* Work order: Only the number is wanted: how many lines below contain "enable"?

Dataset entries:
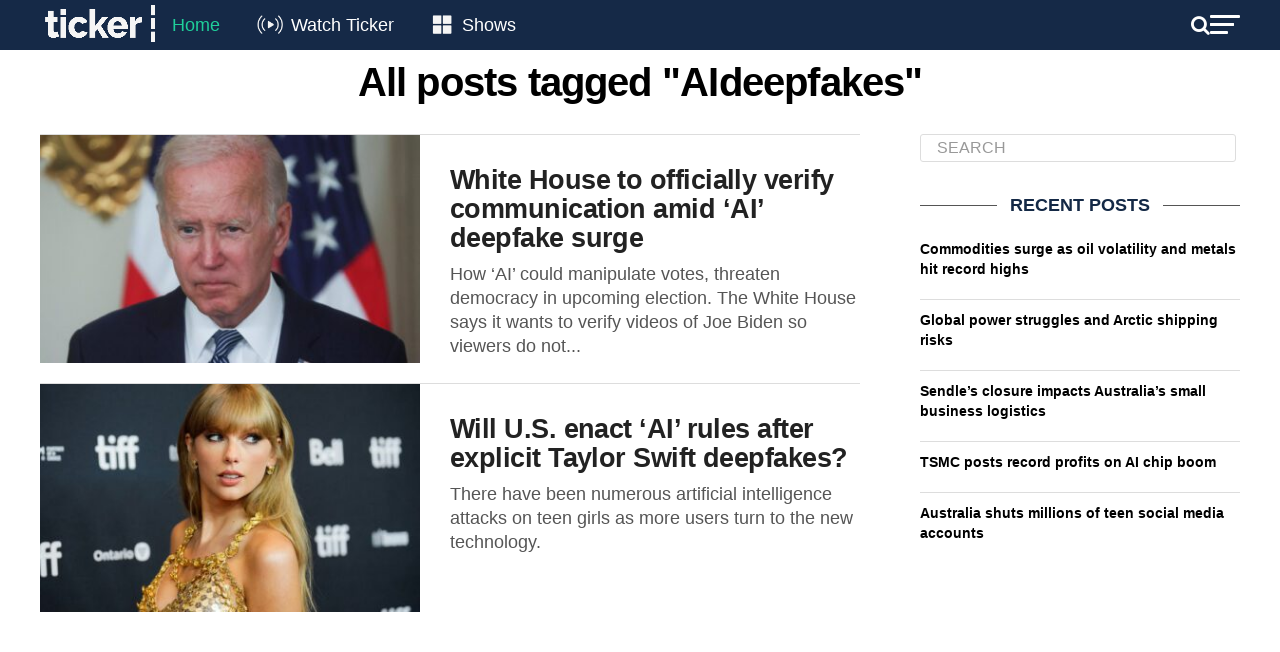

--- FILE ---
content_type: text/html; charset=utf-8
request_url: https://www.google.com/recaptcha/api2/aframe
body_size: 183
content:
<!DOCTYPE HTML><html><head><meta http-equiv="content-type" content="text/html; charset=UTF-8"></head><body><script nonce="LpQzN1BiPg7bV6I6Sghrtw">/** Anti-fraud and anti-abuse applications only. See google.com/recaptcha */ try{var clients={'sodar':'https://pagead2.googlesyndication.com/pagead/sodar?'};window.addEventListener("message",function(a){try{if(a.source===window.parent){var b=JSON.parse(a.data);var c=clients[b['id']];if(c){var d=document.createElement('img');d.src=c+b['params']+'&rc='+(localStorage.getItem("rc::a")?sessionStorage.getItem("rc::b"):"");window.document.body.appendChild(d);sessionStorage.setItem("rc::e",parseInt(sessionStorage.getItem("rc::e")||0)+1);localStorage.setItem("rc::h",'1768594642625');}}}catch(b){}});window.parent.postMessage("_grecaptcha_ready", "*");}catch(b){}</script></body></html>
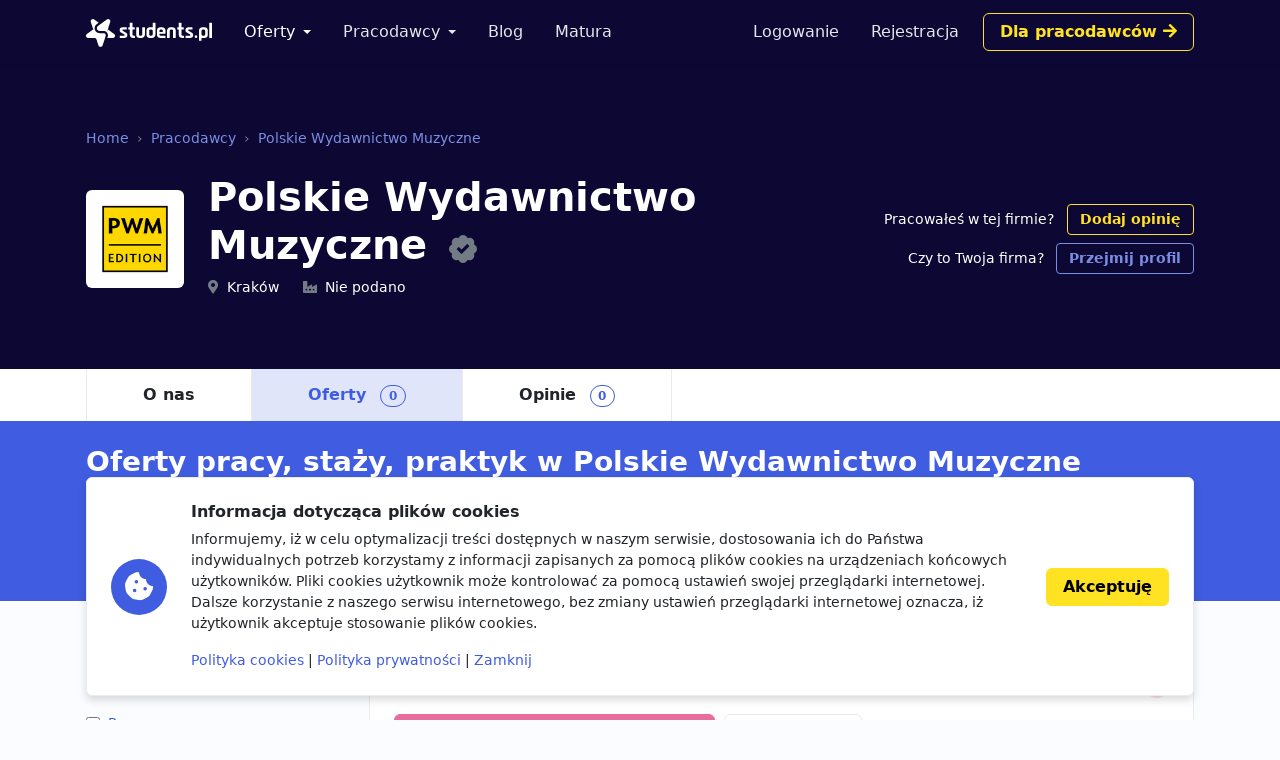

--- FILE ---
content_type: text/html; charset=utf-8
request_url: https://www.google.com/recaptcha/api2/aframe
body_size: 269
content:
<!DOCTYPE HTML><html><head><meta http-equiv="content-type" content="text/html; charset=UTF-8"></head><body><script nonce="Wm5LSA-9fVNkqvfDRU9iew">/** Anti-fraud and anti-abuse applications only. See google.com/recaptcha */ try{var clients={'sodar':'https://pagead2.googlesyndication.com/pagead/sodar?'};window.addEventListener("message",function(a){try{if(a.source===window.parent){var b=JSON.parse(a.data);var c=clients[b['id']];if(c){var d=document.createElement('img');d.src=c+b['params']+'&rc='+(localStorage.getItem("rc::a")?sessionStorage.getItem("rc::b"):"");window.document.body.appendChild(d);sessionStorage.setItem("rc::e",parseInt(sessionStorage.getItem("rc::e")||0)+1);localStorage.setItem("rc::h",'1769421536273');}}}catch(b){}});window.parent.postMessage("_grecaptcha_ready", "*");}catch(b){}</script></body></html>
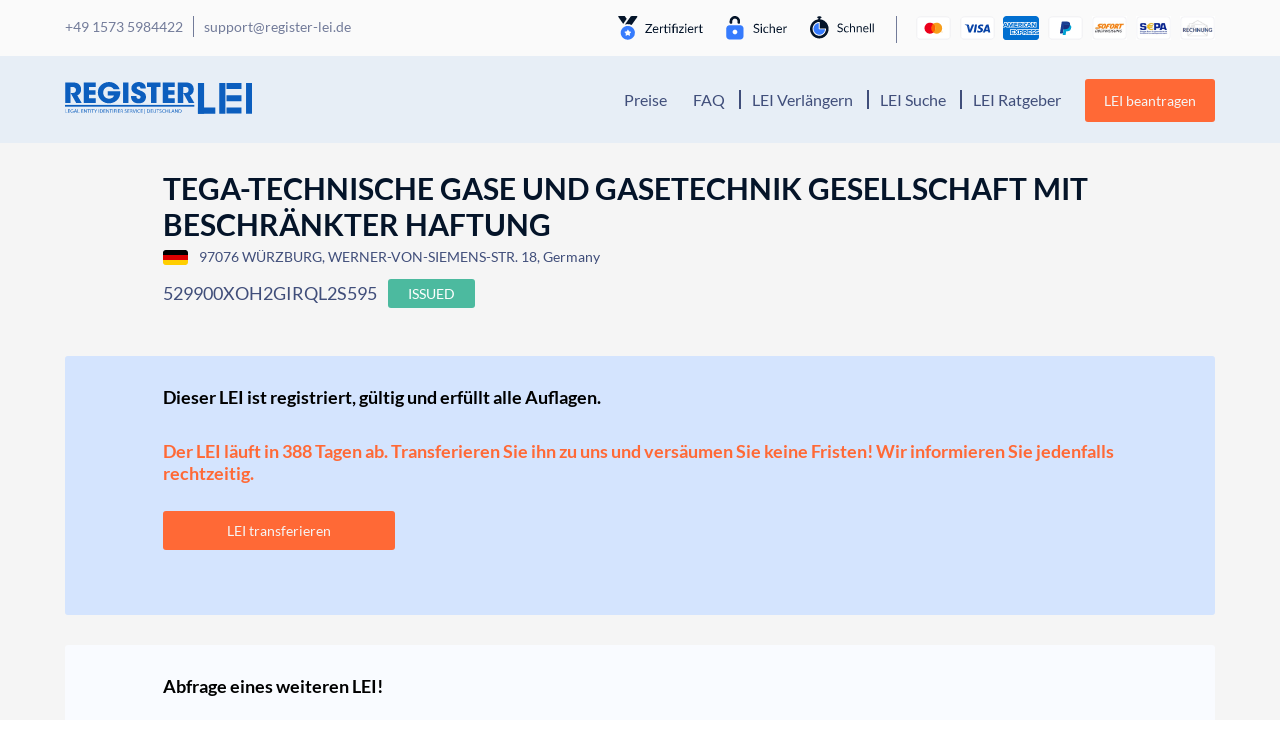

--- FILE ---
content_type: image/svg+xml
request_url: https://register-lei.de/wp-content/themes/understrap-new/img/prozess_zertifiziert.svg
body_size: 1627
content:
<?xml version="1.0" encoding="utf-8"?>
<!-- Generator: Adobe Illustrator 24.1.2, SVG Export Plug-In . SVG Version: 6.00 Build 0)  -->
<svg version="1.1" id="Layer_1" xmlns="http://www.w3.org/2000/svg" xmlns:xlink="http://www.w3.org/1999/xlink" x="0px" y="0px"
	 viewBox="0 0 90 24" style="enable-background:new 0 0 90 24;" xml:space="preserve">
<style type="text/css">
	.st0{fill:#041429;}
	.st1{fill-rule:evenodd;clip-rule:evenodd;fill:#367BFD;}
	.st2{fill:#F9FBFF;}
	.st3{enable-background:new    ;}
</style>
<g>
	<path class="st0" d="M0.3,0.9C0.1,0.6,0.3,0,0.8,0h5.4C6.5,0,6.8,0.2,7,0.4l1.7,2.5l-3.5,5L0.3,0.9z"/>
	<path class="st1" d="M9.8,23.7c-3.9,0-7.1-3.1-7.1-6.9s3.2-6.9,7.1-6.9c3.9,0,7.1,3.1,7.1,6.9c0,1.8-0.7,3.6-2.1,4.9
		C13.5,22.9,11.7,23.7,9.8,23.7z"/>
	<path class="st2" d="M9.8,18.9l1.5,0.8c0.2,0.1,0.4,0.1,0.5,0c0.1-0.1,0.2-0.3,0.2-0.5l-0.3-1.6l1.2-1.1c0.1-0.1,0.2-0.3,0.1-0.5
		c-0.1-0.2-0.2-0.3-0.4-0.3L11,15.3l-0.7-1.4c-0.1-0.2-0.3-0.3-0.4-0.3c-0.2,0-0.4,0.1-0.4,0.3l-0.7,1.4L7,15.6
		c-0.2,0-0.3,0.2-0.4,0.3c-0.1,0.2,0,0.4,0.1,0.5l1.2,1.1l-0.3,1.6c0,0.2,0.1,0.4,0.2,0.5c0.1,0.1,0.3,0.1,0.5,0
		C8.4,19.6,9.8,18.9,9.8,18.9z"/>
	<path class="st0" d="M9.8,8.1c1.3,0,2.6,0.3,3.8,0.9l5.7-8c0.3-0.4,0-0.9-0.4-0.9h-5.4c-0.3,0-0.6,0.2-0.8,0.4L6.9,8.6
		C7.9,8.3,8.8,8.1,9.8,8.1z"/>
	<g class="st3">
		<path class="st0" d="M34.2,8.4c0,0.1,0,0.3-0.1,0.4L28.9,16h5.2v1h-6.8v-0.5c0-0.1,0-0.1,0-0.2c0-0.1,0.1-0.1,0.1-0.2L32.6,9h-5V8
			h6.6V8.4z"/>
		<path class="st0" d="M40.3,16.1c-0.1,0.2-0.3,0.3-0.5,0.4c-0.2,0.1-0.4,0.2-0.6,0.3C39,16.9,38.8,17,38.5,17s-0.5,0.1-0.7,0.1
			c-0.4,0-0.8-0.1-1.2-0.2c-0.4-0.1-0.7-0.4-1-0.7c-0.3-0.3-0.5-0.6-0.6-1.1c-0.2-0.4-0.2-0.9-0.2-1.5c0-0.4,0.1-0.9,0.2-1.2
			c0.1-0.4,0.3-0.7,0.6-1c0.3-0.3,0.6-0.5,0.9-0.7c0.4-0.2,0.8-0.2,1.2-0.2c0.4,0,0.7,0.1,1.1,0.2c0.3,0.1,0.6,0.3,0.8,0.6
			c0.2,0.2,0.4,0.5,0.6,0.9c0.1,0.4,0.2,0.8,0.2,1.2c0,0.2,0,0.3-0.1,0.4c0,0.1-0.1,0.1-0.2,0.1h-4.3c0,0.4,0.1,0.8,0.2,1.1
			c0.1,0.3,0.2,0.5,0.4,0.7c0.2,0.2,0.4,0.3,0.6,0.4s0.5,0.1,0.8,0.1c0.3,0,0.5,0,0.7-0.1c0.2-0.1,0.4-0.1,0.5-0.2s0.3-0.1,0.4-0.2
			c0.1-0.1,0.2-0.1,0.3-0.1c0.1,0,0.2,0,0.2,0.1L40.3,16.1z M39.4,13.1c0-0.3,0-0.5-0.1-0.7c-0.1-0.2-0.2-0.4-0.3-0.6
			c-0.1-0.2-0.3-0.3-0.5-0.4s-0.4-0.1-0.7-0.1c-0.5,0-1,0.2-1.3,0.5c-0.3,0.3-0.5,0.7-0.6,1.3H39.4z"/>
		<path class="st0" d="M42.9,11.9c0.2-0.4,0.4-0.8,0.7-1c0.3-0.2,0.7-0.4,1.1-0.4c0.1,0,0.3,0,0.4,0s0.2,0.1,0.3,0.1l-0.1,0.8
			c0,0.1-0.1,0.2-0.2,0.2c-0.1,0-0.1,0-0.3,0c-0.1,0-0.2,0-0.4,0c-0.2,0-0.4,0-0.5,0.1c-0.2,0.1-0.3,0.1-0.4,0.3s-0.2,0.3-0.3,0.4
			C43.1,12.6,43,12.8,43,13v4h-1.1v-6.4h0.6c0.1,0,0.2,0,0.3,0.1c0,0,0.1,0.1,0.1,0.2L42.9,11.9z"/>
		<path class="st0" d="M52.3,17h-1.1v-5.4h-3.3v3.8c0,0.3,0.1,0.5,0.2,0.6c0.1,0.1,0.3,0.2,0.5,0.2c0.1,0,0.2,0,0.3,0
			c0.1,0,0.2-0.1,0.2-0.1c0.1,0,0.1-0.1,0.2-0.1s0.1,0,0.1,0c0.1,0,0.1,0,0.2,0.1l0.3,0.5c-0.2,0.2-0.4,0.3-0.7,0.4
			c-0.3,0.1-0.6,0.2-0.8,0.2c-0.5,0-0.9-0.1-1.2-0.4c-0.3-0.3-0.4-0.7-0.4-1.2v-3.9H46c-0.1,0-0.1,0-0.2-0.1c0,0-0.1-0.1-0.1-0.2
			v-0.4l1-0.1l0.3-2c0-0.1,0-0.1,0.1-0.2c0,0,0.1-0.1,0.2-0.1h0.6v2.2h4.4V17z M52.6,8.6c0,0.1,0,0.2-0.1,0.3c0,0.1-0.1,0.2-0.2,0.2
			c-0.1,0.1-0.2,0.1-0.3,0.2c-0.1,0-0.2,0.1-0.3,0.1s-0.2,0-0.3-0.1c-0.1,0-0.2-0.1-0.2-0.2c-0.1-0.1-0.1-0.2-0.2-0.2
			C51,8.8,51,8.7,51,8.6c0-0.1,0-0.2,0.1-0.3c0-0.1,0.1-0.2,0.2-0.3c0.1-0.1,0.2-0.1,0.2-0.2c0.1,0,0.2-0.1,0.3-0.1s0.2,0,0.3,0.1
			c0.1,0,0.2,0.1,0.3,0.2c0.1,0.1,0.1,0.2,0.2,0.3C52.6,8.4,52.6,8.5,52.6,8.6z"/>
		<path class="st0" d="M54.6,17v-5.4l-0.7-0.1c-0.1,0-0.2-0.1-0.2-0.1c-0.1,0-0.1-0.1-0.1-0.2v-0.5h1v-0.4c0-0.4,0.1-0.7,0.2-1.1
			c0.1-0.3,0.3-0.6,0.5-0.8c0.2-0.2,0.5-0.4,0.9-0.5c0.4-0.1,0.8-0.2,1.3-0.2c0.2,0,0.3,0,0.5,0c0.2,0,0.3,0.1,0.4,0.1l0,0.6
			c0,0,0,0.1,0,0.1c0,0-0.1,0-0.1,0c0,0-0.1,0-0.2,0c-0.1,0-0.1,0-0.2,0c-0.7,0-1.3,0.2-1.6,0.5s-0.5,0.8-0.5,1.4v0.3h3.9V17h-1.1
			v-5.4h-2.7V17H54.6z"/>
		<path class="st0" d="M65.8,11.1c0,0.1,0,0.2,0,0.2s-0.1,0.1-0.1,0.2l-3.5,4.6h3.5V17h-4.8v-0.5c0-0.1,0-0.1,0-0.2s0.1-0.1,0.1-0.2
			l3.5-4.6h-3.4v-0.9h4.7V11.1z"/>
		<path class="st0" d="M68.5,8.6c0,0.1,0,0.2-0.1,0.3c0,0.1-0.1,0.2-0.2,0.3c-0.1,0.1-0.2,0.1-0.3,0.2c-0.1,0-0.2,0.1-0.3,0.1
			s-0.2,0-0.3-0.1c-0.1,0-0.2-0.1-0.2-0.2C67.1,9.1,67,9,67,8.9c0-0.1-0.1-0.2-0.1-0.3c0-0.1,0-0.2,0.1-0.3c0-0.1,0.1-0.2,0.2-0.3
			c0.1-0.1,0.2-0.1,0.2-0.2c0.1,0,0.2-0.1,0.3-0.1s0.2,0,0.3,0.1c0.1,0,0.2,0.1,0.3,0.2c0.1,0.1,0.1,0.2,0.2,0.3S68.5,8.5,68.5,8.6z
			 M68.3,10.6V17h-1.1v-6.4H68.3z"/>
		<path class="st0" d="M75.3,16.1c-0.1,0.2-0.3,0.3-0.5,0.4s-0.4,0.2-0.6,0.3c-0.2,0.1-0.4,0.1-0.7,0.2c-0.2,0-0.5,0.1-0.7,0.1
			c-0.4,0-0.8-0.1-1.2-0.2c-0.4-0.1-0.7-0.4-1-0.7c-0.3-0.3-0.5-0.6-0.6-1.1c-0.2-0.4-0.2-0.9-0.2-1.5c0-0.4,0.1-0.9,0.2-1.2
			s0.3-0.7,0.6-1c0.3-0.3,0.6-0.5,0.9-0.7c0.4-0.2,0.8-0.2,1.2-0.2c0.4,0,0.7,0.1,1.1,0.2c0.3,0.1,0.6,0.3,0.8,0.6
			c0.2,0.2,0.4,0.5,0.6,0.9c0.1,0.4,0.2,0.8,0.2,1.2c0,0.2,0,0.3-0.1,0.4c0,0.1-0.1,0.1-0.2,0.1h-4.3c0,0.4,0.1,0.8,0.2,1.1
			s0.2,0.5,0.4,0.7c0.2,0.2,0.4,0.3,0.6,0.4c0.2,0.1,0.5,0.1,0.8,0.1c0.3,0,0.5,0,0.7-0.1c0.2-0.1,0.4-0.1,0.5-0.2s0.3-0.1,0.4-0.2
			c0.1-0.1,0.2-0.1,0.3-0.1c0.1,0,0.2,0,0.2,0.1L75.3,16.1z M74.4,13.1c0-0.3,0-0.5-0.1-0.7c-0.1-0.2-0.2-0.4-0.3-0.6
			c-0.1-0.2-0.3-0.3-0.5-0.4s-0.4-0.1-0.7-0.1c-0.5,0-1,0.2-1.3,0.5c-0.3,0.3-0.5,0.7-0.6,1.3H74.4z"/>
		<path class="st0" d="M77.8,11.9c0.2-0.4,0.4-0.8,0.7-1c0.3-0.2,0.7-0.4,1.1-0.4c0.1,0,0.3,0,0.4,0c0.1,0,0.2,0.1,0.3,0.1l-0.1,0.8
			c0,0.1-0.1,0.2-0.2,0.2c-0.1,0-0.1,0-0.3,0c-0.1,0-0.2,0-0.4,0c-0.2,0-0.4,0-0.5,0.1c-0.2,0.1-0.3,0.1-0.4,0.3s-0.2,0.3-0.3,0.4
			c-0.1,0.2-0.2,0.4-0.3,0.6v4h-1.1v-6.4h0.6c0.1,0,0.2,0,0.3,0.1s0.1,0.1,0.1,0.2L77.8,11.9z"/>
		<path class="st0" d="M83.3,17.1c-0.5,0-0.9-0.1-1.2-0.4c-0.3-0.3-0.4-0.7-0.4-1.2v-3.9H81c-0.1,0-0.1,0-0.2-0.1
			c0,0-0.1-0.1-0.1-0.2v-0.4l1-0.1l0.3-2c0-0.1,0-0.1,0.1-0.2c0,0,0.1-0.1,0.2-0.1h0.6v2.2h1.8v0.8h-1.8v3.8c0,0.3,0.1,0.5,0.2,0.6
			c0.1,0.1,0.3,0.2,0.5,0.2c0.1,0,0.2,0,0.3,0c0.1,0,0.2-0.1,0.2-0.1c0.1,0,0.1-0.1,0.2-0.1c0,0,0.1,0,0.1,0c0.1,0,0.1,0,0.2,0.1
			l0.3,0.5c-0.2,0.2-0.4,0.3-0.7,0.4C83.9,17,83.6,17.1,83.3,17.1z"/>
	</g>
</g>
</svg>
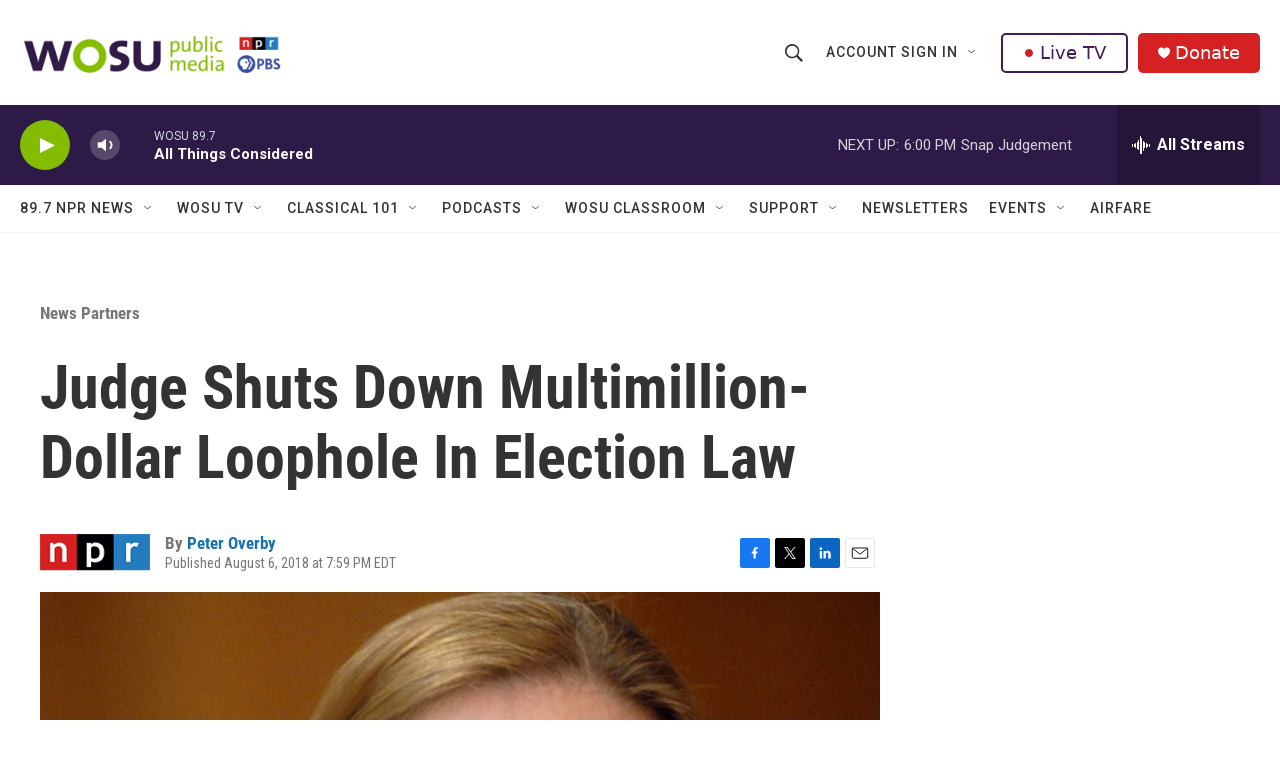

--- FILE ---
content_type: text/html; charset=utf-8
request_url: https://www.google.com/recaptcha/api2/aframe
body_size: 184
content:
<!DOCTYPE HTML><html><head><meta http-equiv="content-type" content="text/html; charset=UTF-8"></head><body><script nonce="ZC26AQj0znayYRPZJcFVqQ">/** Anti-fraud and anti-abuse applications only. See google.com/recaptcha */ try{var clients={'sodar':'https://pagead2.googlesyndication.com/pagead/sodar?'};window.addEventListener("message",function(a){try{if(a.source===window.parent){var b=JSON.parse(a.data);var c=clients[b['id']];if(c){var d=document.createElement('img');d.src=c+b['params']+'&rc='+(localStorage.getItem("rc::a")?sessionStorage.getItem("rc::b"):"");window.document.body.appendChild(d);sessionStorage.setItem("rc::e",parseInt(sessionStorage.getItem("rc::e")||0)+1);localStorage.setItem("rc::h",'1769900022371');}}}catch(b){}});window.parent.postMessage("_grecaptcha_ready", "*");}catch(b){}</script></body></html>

* Answer to this exercise: 2